Population Action International


Foreign Aid Spending Signed Into Law – PAI Asks to "See the Check" for UNFPA

January 23, 2004

Washington, DC — Population Action International responded with guarded enthusiasm to the enactment of the FY 2004 Omnibus Appropriations bill, which allocates $432 million for international family planning programs, and earmarks support for the United Nations Population Fund (UNFPA).

"We regret that this bill failed to overturn the Global Gag Rule, but are heartened by the contribution of $34 million for UNFPA," says Amy Coen, President of Population Action International. "This is a step in the right direction. Now, we'd like to see the check."

Under the Bush Administration, UNFPA has been denied congressionally-approved contributions for the past two years based on unsubstantiated charges by anti-family-planning activist groups that the Fund was complicit in human rights abuses in China. These claims have been consistently refuted by numerous high-level delegations that have visited China, and the Bush Administration's own fact-finding mission in 2002 found no evidence faulting UNFPA. Nonetheless, U.S. funds have been withheld from the UN agency.

To help prevent a repeat episode, language was included in the omnibus bill that prohibits further withholding of funds without a presidential determination explicitly stating how UNFPA is in violation of the long-standing Kemp-Kasten amendment.

"Unlike last year, President Bush won't be able to quietly defund UNFPA without fanfare," says Craig Lasher, senior policy analyst at Population Action International. "We hope the Administration will take a really serious look at the facts on the ground. If it does, we're confident that UNFPA will get the money that Congress has appropriated."

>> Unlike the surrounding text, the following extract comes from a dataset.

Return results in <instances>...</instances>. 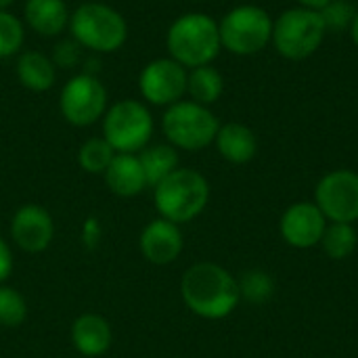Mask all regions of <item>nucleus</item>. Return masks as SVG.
<instances>
[{"label":"nucleus","instance_id":"f257e3e1","mask_svg":"<svg viewBox=\"0 0 358 358\" xmlns=\"http://www.w3.org/2000/svg\"><path fill=\"white\" fill-rule=\"evenodd\" d=\"M180 296L185 306L206 321L231 317L241 302L239 279L214 262L189 266L180 279Z\"/></svg>","mask_w":358,"mask_h":358},{"label":"nucleus","instance_id":"f03ea898","mask_svg":"<svg viewBox=\"0 0 358 358\" xmlns=\"http://www.w3.org/2000/svg\"><path fill=\"white\" fill-rule=\"evenodd\" d=\"M166 46L170 57L187 69L212 65L222 50L218 21L206 13H185L168 27Z\"/></svg>","mask_w":358,"mask_h":358},{"label":"nucleus","instance_id":"7ed1b4c3","mask_svg":"<svg viewBox=\"0 0 358 358\" xmlns=\"http://www.w3.org/2000/svg\"><path fill=\"white\" fill-rule=\"evenodd\" d=\"M153 201L159 218L180 227L195 220L208 208L210 182L193 168H176L153 187Z\"/></svg>","mask_w":358,"mask_h":358},{"label":"nucleus","instance_id":"20e7f679","mask_svg":"<svg viewBox=\"0 0 358 358\" xmlns=\"http://www.w3.org/2000/svg\"><path fill=\"white\" fill-rule=\"evenodd\" d=\"M71 38L92 52L109 55L120 50L128 40L124 15L103 2H84L69 17Z\"/></svg>","mask_w":358,"mask_h":358},{"label":"nucleus","instance_id":"39448f33","mask_svg":"<svg viewBox=\"0 0 358 358\" xmlns=\"http://www.w3.org/2000/svg\"><path fill=\"white\" fill-rule=\"evenodd\" d=\"M327 36V27L317 10L292 6L273 21L275 50L287 61H304L313 57Z\"/></svg>","mask_w":358,"mask_h":358},{"label":"nucleus","instance_id":"423d86ee","mask_svg":"<svg viewBox=\"0 0 358 358\" xmlns=\"http://www.w3.org/2000/svg\"><path fill=\"white\" fill-rule=\"evenodd\" d=\"M273 17L258 4L233 6L220 21V44L237 57H252L262 52L273 40Z\"/></svg>","mask_w":358,"mask_h":358},{"label":"nucleus","instance_id":"0eeeda50","mask_svg":"<svg viewBox=\"0 0 358 358\" xmlns=\"http://www.w3.org/2000/svg\"><path fill=\"white\" fill-rule=\"evenodd\" d=\"M220 128L210 107L195 101H178L162 115V132L174 149L201 151L210 147Z\"/></svg>","mask_w":358,"mask_h":358},{"label":"nucleus","instance_id":"6e6552de","mask_svg":"<svg viewBox=\"0 0 358 358\" xmlns=\"http://www.w3.org/2000/svg\"><path fill=\"white\" fill-rule=\"evenodd\" d=\"M153 134V115L149 107L134 99H124L111 105L103 115V138L115 153L143 151Z\"/></svg>","mask_w":358,"mask_h":358},{"label":"nucleus","instance_id":"1a4fd4ad","mask_svg":"<svg viewBox=\"0 0 358 358\" xmlns=\"http://www.w3.org/2000/svg\"><path fill=\"white\" fill-rule=\"evenodd\" d=\"M59 111L76 128L92 126L107 111V88L92 73H78L61 88Z\"/></svg>","mask_w":358,"mask_h":358},{"label":"nucleus","instance_id":"9d476101","mask_svg":"<svg viewBox=\"0 0 358 358\" xmlns=\"http://www.w3.org/2000/svg\"><path fill=\"white\" fill-rule=\"evenodd\" d=\"M315 203L327 222L355 224L358 220V172L348 168L327 172L317 182Z\"/></svg>","mask_w":358,"mask_h":358},{"label":"nucleus","instance_id":"9b49d317","mask_svg":"<svg viewBox=\"0 0 358 358\" xmlns=\"http://www.w3.org/2000/svg\"><path fill=\"white\" fill-rule=\"evenodd\" d=\"M189 69L176 63L172 57H159L149 61L138 76V90L143 99L157 107H170L187 94Z\"/></svg>","mask_w":358,"mask_h":358},{"label":"nucleus","instance_id":"f8f14e48","mask_svg":"<svg viewBox=\"0 0 358 358\" xmlns=\"http://www.w3.org/2000/svg\"><path fill=\"white\" fill-rule=\"evenodd\" d=\"M327 224V218L315 201H298L283 212L279 233L289 248L310 250L321 243Z\"/></svg>","mask_w":358,"mask_h":358},{"label":"nucleus","instance_id":"ddd939ff","mask_svg":"<svg viewBox=\"0 0 358 358\" xmlns=\"http://www.w3.org/2000/svg\"><path fill=\"white\" fill-rule=\"evenodd\" d=\"M10 237L23 252L40 254L48 250L55 239V220L46 208L25 203L10 218Z\"/></svg>","mask_w":358,"mask_h":358},{"label":"nucleus","instance_id":"4468645a","mask_svg":"<svg viewBox=\"0 0 358 358\" xmlns=\"http://www.w3.org/2000/svg\"><path fill=\"white\" fill-rule=\"evenodd\" d=\"M141 254L147 262L166 266L172 264L180 258L185 250V237L178 224L166 220V218H155L151 220L138 239Z\"/></svg>","mask_w":358,"mask_h":358},{"label":"nucleus","instance_id":"2eb2a0df","mask_svg":"<svg viewBox=\"0 0 358 358\" xmlns=\"http://www.w3.org/2000/svg\"><path fill=\"white\" fill-rule=\"evenodd\" d=\"M71 342H73V348L82 357H103L113 344V329L105 317L94 315V313H86L73 321Z\"/></svg>","mask_w":358,"mask_h":358},{"label":"nucleus","instance_id":"dca6fc26","mask_svg":"<svg viewBox=\"0 0 358 358\" xmlns=\"http://www.w3.org/2000/svg\"><path fill=\"white\" fill-rule=\"evenodd\" d=\"M214 145H216L220 157L229 164H235V166L250 164L258 153L256 132L241 122L220 124L216 138H214Z\"/></svg>","mask_w":358,"mask_h":358},{"label":"nucleus","instance_id":"f3484780","mask_svg":"<svg viewBox=\"0 0 358 358\" xmlns=\"http://www.w3.org/2000/svg\"><path fill=\"white\" fill-rule=\"evenodd\" d=\"M103 176L109 191L117 197H136L149 187L136 153H115Z\"/></svg>","mask_w":358,"mask_h":358},{"label":"nucleus","instance_id":"a211bd4d","mask_svg":"<svg viewBox=\"0 0 358 358\" xmlns=\"http://www.w3.org/2000/svg\"><path fill=\"white\" fill-rule=\"evenodd\" d=\"M23 17L38 36L55 38L69 27L71 10L65 0H25Z\"/></svg>","mask_w":358,"mask_h":358},{"label":"nucleus","instance_id":"6ab92c4d","mask_svg":"<svg viewBox=\"0 0 358 358\" xmlns=\"http://www.w3.org/2000/svg\"><path fill=\"white\" fill-rule=\"evenodd\" d=\"M17 80L31 92H46L57 80V67L52 59L40 50H23L15 65Z\"/></svg>","mask_w":358,"mask_h":358},{"label":"nucleus","instance_id":"aec40b11","mask_svg":"<svg viewBox=\"0 0 358 358\" xmlns=\"http://www.w3.org/2000/svg\"><path fill=\"white\" fill-rule=\"evenodd\" d=\"M222 92H224V78L214 65H201L189 69L187 94L191 96V101L210 107L222 96Z\"/></svg>","mask_w":358,"mask_h":358},{"label":"nucleus","instance_id":"412c9836","mask_svg":"<svg viewBox=\"0 0 358 358\" xmlns=\"http://www.w3.org/2000/svg\"><path fill=\"white\" fill-rule=\"evenodd\" d=\"M141 166L145 170L147 176V185L153 189L155 185H159L168 174H172L178 166V151L168 143V145H153V147H145L138 153Z\"/></svg>","mask_w":358,"mask_h":358},{"label":"nucleus","instance_id":"4be33fe9","mask_svg":"<svg viewBox=\"0 0 358 358\" xmlns=\"http://www.w3.org/2000/svg\"><path fill=\"white\" fill-rule=\"evenodd\" d=\"M319 245L323 248L327 258H331L336 262L350 258L358 248V233L357 229H355V224L329 222Z\"/></svg>","mask_w":358,"mask_h":358},{"label":"nucleus","instance_id":"5701e85b","mask_svg":"<svg viewBox=\"0 0 358 358\" xmlns=\"http://www.w3.org/2000/svg\"><path fill=\"white\" fill-rule=\"evenodd\" d=\"M113 157L115 149L103 136H92L78 149V166L88 174H105Z\"/></svg>","mask_w":358,"mask_h":358},{"label":"nucleus","instance_id":"b1692460","mask_svg":"<svg viewBox=\"0 0 358 358\" xmlns=\"http://www.w3.org/2000/svg\"><path fill=\"white\" fill-rule=\"evenodd\" d=\"M27 319V302L25 298L8 285H0V327L15 329L23 325Z\"/></svg>","mask_w":358,"mask_h":358},{"label":"nucleus","instance_id":"393cba45","mask_svg":"<svg viewBox=\"0 0 358 358\" xmlns=\"http://www.w3.org/2000/svg\"><path fill=\"white\" fill-rule=\"evenodd\" d=\"M239 292L241 300H248L252 304H264L275 294V281L264 271H248L239 279Z\"/></svg>","mask_w":358,"mask_h":358},{"label":"nucleus","instance_id":"a878e982","mask_svg":"<svg viewBox=\"0 0 358 358\" xmlns=\"http://www.w3.org/2000/svg\"><path fill=\"white\" fill-rule=\"evenodd\" d=\"M25 40V27L21 19L8 10H0V59L13 57L21 50Z\"/></svg>","mask_w":358,"mask_h":358},{"label":"nucleus","instance_id":"bb28decb","mask_svg":"<svg viewBox=\"0 0 358 358\" xmlns=\"http://www.w3.org/2000/svg\"><path fill=\"white\" fill-rule=\"evenodd\" d=\"M357 10L358 8L350 0H331L323 10H319V15L327 31H344V29H350Z\"/></svg>","mask_w":358,"mask_h":358},{"label":"nucleus","instance_id":"cd10ccee","mask_svg":"<svg viewBox=\"0 0 358 358\" xmlns=\"http://www.w3.org/2000/svg\"><path fill=\"white\" fill-rule=\"evenodd\" d=\"M80 44L71 38V40H63L55 46V52H52V63L55 67H76L78 61H80Z\"/></svg>","mask_w":358,"mask_h":358},{"label":"nucleus","instance_id":"c85d7f7f","mask_svg":"<svg viewBox=\"0 0 358 358\" xmlns=\"http://www.w3.org/2000/svg\"><path fill=\"white\" fill-rule=\"evenodd\" d=\"M13 268H15L13 250H10V245L0 237V285L13 275Z\"/></svg>","mask_w":358,"mask_h":358},{"label":"nucleus","instance_id":"c756f323","mask_svg":"<svg viewBox=\"0 0 358 358\" xmlns=\"http://www.w3.org/2000/svg\"><path fill=\"white\" fill-rule=\"evenodd\" d=\"M331 0H298V6H302V8H308V10H323L327 4H329Z\"/></svg>","mask_w":358,"mask_h":358},{"label":"nucleus","instance_id":"7c9ffc66","mask_svg":"<svg viewBox=\"0 0 358 358\" xmlns=\"http://www.w3.org/2000/svg\"><path fill=\"white\" fill-rule=\"evenodd\" d=\"M350 38H352V42H355V46L358 48V10L357 15H355V21H352V25H350Z\"/></svg>","mask_w":358,"mask_h":358},{"label":"nucleus","instance_id":"2f4dec72","mask_svg":"<svg viewBox=\"0 0 358 358\" xmlns=\"http://www.w3.org/2000/svg\"><path fill=\"white\" fill-rule=\"evenodd\" d=\"M15 0H0V10H8V6L13 4Z\"/></svg>","mask_w":358,"mask_h":358}]
</instances>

Summary of the final agreement:*

      -$432 million in funding for family planning/reproductive health programs channeled through USAID for FY 04;

      - A contribution of up to $34 million for UNFPA for FY04, and a requirement that the President issue a formal determination if he should decide to again withhold funding under the Kemp-Kasten amendment, used by the Bush Administration to defund UNFPA in July 2002 due to its presence in China;

      - $59 million in combined FY03 and FY02 funds appropriated to UNFPA by Congress, but denied by the Bush administration, are to be transferred: $34 million will go to USAID for family planning in countries where it is needed; $25 million will be diverted to combat sex trafficking;

      - $2.4 billion for HIV/AIDS programs, including $500 million for the Global HIV/AIDS, Tuberculosis and Malaria Fund. The bill also contains potentially important statutory and report language that may mitigate the effect of some of the ideologically-driven legislative directives in HIV/AIDS authorization bill enacted in 2003. For example, the Omnibus bill requires grantees to offer complete and medically accurate information on condoms if they offer any advice about condoms at all.

      Click here to see the full text of the bill.

      * Funding levels cited do not reflect a 0.59 percent across-the-board cut enacted by Congress as part of the omnibus bill. For example, actual bilateral funding will be reduced from $432 to $429.5 million.